Given $g:[0,\infty] \rightarrow \mathbb{R}$ with $g(0)=0,$ derive the formula $$u(x,t)=\frac{x}{\sqrt{4 \pi}} \int_{0}^{t} \frac{1}{(t-s)^{3/2}} e^{\frac{-x^2}{4 (t-s)}} g(s)~ds,~~x > 0$$ for a solution of the IVP/BVP $$ \begin{cases} u_t - u_{xx}=0~~&\text{in}~~\mathbb{R}_{+} \times (0,\infty) \\ u=0~~&\text{on}~~\mathbb{R}_{+} \times \{ t=0 \}, \\ u=g~~&\text{on}~~\{ x=0 \} \times [0,\infty). \end{cases} $$ (Hint. Let $v(x,t):=u(x,t)-g(t)$ and extend $v$ to $\{ x< 0 \}$ by odd reflection.)

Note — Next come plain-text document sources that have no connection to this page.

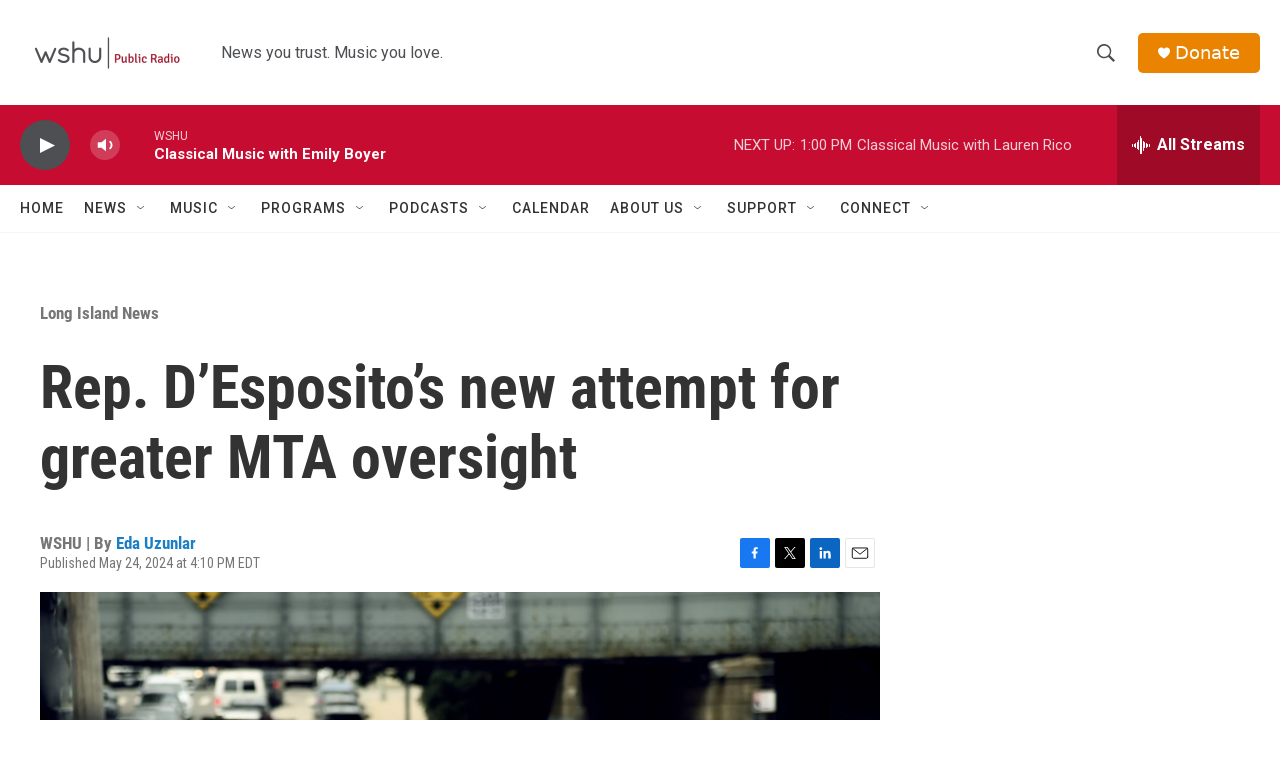

--- FILE ---
content_type: text/html; charset=utf-8
request_url: https://www.google.com/recaptcha/api2/aframe
body_size: 258
content:
<!DOCTYPE HTML><html><head><meta http-equiv="content-type" content="text/html; charset=UTF-8"></head><body><script nonce="hzGDoQo8GfMBiWoFhyEv-Q">/** Anti-fraud and anti-abuse applications only. See google.com/recaptcha */ try{var clients={'sodar':'https://pagead2.googlesyndication.com/pagead/sodar?'};window.addEventListener("message",function(a){try{if(a.source===window.parent){var b=JSON.parse(a.data);var c=clients[b['id']];if(c){var d=document.createElement('img');d.src=c+b['params']+'&rc='+(localStorage.getItem("rc::a")?sessionStorage.getItem("rc::b"):"");window.document.body.appendChild(d);sessionStorage.setItem("rc::e",parseInt(sessionStorage.getItem("rc::e")||0)+1);localStorage.setItem("rc::h",'1768831739911');}}}catch(b){}});window.parent.postMessage("_grecaptcha_ready", "*");}catch(b){}</script></body></html>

My approach: As suggested in the Hint, define $$ v(x,t)= \begin{cases} u(x,t)- g(t)~~& x >0, \\ -u(-x,t)- g(t)~~& x \leq 0. \end{cases} $$ So we have $$ v_t(x,t)= \begin{cases} u_t(x,t)- g'(t)~~& x >0, \\ -u_t(-x,t)- g'(t)~~& x \leq 0. \end{cases} $$ and $$ v_{xx}(x,t)= \begin{cases} u_{xx}(x,t)- g(t)~~& x >0, \\ -u_{xx}(-x,t)- g(t)~~& x \leq 0. \end{cases} $$ Thus $v$ satisfies the IVP/BVP $$ \begin{cases} & v_t(x,t)-v_{xx}(x,t)= \begin{cases} -g'(t)~~& x >0, \\ g'(t)~~& x \leq 0. \end{cases} \\ &v(x,0)=0, \\ &v(0,t)=0. \end{cases} $$ Using the solution formula for $v,$ we get \begin{align*} v(x,t)&=\int_{0}^{t} \frac{1}{\sqrt{4 \pi (t-s)}} \bigg\{ \int_{-\infty}^{\infty} e^{\frac{-(y-x)^2}{4 (t-s)}} g'(x)~dy \bigg\}~ds \\ &=\int_{0}^{t} \frac{1}{\sqrt{4 \pi (t-s)}} \bigg\{ \int_{-\infty}^{0} e^{\frac{-(y-x)^2}{4 (t-s)}} g'(x)~dy - \int_{0}^{\infty} e^{\frac{-(y-x)^2}{4 (t-s)}} g'(s)~dy \bigg\}~ds. \end{align*}
I'm stuck here. Any help in continuing from here onwards to obtain the desired result is much appreciated.